Strengths for support
- Single API key for every provider -- simplifies secrets management and billing
- Model fallback -- configure automatic failover to a backup model if the primary is unavailable
- Open model hosting -- run Llama 4 Scout, Gemma 3, and other open models without your own GPU infrastructure
- Usage dashboard -- centralized view of spend across all models and providers
- No vendor lock-in -- switch between providers by changing one string, no API key rotation needed
- Free tier models -- some open models are available with free credits for experimentation
When to use OpenRouter vs direct APIs
| Scenario | Recommendation |
|---|---|
| Using a single provider | Direct API (lower cost, fewer hops) |
| Using 2+ providers | OpenRouter (one key, unified billing) |
| Experimenting with models | OpenRouter (instant access to everything) |
| Using open models without GPUs | OpenRouter (hosted Llama 4, Gemma 3, etc.) |
| Maximum latency control | Direct API (no proxy overhead) |
| Enterprise with existing contracts | Direct API (use negotiated rates) |
| Need the largest context window | OpenRouter with xAI Grok 4.1 Fast (2M tokens) |
Model routing and fallbacks
OpenRouter supports automatic model routing -- if one provider is down or slow, requests can fall back to an alternative:
import litellm
# Primary: Claude Sonnet 4.6, fallback: GPT-5-mini via OpenRouter
response = await litellm.acompletion(
model="openrouter/anthropic/claude-sonnet-4.6",
messages=messages,
fallbacks=["openrouter/openai/gpt-5-mini"],
)API key management
Store API keys in your .env file (never commit them):
# .env -- direct provider keys
OPENAI_API_KEY=sk-...
ANTHROPIC_API_KEY=sk-ant-...
GEMINI_API_KEY=...
XAI_API_KEY=...
DEEPSEEK_API_KEY=...
MISTRAL_API_KEY=...
COHERE_API_KEY=...
# Or use a single OpenRouter key for all providers
OPENROUTER_API_KEY=sk-or-...LiteLLM automatically picks up the right key based on the model prefix. You can also configure keys programmatically via litellm.api_key.
Rate limits
All providers enforce rate limits. For production deployments:
- OpenAI: Request tier upgrades via the dashboard for higher TPM (tokens per minute)

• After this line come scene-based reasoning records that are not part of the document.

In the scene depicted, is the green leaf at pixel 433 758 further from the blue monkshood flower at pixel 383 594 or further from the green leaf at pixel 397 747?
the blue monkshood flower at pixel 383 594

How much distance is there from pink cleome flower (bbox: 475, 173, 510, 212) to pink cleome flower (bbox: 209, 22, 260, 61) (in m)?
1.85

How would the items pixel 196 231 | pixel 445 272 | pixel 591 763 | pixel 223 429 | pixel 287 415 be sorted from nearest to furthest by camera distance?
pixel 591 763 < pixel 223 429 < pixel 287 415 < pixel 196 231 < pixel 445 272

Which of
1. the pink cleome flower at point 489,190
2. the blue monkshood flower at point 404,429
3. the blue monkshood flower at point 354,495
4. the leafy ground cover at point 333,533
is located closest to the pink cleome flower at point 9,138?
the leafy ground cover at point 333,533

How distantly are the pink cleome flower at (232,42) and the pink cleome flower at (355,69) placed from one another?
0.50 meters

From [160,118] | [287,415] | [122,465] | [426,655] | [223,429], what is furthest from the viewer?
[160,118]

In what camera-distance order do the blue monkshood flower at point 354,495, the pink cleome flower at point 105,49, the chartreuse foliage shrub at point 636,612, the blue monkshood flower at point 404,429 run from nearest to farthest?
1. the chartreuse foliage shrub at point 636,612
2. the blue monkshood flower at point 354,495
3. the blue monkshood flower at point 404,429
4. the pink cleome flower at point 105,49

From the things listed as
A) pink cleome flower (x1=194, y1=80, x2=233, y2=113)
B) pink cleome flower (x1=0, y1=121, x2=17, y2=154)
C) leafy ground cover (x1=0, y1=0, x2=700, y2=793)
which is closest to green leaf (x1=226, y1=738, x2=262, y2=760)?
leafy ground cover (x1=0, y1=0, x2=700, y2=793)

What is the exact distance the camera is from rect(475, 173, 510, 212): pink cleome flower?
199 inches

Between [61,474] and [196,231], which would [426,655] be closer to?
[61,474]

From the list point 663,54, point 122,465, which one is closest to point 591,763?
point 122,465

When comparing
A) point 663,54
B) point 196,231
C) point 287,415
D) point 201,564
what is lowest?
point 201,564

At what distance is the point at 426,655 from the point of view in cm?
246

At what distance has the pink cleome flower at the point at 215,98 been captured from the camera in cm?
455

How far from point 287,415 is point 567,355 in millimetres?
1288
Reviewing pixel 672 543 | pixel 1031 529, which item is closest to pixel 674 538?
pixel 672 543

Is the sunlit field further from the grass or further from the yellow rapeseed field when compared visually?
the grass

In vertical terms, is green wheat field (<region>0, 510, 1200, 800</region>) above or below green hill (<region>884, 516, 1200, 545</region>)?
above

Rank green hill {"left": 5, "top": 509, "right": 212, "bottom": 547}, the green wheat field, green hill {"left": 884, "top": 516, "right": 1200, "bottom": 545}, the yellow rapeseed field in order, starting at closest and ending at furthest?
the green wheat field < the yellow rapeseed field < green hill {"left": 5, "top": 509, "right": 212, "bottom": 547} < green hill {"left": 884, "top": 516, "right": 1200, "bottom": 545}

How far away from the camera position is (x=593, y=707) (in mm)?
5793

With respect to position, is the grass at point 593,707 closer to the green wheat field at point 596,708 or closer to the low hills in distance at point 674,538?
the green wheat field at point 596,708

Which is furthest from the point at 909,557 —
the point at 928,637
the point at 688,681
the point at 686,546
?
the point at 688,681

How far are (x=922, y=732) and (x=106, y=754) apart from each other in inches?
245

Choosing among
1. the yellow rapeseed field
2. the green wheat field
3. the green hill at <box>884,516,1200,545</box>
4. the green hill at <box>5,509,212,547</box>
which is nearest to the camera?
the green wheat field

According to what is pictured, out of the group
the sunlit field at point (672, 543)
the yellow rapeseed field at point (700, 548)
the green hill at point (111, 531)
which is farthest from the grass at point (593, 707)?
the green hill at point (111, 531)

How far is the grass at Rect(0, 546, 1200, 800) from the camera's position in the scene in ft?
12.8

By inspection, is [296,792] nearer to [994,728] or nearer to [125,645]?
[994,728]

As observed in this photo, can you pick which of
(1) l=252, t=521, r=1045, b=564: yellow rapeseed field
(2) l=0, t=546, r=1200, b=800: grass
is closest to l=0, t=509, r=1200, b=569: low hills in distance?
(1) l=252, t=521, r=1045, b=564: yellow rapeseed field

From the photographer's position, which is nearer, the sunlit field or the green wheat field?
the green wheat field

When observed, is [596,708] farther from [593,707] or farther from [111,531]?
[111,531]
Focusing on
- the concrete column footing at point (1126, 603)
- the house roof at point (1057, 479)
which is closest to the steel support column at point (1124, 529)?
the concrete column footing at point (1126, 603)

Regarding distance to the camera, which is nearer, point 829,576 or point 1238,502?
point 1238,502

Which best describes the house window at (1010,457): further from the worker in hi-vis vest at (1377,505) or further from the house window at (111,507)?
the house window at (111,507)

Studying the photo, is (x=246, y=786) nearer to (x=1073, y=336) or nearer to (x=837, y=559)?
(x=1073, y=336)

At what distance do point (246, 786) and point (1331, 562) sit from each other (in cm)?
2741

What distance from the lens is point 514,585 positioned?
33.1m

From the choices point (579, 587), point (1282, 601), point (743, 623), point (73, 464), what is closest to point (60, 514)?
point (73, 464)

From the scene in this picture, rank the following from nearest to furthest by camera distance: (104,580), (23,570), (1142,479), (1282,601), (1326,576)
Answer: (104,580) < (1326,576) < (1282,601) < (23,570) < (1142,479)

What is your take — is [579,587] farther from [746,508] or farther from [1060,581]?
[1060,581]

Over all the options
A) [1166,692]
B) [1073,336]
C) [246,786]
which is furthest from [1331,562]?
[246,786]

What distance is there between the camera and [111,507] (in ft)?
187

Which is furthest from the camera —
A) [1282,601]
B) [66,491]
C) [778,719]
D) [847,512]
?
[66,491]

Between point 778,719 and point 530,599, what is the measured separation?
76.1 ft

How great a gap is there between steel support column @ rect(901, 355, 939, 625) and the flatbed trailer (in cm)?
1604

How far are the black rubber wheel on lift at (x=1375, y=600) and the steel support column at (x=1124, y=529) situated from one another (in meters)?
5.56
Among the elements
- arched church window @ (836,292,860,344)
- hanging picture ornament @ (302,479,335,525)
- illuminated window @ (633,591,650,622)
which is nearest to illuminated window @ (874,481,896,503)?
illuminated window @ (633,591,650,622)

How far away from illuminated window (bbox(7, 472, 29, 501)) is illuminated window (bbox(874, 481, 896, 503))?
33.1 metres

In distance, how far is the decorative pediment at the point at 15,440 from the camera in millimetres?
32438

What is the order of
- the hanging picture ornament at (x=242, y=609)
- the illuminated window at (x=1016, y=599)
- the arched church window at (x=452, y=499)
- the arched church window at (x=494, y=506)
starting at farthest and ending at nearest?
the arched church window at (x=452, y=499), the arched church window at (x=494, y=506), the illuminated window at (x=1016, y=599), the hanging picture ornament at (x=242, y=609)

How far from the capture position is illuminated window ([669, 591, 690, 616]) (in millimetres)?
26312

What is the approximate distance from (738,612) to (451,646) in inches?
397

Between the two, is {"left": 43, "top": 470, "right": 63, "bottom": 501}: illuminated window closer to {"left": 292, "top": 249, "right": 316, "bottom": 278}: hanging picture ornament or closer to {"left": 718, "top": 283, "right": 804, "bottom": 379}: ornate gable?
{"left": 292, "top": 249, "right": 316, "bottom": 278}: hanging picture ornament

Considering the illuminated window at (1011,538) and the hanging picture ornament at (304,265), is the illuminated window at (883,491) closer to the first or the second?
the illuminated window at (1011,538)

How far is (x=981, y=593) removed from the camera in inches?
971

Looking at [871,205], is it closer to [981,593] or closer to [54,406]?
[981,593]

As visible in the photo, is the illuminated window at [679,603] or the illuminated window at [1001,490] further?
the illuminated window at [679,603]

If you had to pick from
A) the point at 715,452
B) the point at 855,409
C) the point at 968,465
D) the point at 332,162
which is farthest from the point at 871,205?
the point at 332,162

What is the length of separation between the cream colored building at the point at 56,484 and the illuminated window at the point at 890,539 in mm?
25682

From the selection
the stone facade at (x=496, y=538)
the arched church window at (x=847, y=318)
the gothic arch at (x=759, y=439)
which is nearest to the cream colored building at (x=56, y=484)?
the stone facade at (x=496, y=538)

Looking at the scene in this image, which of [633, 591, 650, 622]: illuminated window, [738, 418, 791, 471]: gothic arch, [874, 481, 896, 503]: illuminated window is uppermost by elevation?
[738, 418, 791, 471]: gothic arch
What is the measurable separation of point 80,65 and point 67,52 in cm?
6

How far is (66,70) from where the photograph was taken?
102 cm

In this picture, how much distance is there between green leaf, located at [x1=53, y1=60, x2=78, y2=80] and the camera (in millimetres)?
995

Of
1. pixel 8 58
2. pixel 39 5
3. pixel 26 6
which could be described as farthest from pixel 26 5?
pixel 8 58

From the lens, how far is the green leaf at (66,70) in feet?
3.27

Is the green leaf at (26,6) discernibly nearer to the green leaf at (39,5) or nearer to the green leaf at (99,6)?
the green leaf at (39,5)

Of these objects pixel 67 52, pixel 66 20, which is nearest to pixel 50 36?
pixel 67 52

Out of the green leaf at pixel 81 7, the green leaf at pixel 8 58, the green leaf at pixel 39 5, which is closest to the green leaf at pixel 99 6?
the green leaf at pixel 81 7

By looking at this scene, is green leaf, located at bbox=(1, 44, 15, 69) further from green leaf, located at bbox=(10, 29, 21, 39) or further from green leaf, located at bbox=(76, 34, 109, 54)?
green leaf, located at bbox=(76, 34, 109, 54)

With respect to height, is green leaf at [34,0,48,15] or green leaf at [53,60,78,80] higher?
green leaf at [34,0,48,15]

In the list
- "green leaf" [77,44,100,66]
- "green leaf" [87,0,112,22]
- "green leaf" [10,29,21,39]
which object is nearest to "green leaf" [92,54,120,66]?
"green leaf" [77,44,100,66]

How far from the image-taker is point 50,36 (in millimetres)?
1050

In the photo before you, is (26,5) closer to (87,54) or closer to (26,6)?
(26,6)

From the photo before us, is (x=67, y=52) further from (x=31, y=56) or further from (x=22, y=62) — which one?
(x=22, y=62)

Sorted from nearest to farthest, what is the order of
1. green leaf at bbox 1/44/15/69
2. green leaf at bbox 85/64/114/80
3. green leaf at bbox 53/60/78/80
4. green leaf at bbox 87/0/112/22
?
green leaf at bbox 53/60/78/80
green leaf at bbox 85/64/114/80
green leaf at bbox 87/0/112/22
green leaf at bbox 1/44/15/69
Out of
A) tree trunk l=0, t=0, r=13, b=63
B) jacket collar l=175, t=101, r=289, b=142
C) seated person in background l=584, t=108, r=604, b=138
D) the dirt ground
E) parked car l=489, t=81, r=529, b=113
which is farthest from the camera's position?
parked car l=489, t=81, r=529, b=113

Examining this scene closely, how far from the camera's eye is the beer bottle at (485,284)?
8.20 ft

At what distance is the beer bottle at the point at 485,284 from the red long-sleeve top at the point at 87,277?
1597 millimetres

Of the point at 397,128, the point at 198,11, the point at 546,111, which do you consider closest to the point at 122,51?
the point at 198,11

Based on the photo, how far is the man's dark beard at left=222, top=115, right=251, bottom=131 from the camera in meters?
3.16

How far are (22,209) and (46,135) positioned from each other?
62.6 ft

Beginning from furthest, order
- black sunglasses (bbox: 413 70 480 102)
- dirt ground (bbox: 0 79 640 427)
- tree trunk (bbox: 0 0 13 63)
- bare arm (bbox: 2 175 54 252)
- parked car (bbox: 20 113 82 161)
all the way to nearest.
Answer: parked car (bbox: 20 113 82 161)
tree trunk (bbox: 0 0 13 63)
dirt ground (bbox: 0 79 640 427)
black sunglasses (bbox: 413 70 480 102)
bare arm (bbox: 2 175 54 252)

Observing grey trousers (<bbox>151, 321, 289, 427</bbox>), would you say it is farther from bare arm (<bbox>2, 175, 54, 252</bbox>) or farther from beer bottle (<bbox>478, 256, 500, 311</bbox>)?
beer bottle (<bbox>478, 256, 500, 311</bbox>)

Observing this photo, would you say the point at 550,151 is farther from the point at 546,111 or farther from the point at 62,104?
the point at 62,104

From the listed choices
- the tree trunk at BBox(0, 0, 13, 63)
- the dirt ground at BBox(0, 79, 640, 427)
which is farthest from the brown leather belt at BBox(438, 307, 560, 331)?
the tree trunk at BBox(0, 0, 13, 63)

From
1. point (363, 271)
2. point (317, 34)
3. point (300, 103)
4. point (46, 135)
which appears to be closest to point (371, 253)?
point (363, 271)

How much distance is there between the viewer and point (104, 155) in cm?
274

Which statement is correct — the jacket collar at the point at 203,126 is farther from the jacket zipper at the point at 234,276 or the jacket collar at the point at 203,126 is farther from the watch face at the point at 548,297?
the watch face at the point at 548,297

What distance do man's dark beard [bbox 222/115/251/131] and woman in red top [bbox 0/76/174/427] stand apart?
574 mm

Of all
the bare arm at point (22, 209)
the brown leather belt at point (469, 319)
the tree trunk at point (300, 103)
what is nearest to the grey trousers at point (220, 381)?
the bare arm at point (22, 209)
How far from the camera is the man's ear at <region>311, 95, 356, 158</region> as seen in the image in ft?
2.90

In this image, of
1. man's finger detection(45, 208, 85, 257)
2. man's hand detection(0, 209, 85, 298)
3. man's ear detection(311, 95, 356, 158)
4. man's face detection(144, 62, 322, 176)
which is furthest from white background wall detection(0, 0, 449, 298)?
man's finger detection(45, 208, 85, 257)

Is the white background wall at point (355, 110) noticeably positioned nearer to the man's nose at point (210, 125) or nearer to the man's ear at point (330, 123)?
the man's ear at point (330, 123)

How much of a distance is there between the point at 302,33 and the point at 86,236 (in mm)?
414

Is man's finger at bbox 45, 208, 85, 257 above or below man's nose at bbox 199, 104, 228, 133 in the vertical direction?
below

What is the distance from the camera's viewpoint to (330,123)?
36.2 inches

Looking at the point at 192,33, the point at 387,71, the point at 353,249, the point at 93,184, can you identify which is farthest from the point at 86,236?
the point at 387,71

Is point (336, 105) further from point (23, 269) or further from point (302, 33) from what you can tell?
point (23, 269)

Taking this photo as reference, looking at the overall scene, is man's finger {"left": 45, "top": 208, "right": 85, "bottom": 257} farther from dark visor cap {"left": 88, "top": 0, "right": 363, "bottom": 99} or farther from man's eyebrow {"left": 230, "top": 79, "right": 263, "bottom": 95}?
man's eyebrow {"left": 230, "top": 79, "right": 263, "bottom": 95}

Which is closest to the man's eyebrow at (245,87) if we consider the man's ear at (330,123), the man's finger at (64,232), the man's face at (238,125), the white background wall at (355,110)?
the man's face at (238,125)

- Anthropic: Workspaces allow per-team rate limit allocation
- Google: Vertex AI provides higher quotas than the consumer API
- xAI: Rate limits scale with usage tier; contact for enterprise quotas
- DeepSeek: Rate limits are generous on paid tiers; may throttle during peak demand
- Mistral: Contact sales for enterprise rate limits
- OpenRouter: Rate limits vary by underlying provider; dashboard shows real-time usage
LiteLLM supports automatic retries with exponential backoff via litellm.set_callbacks().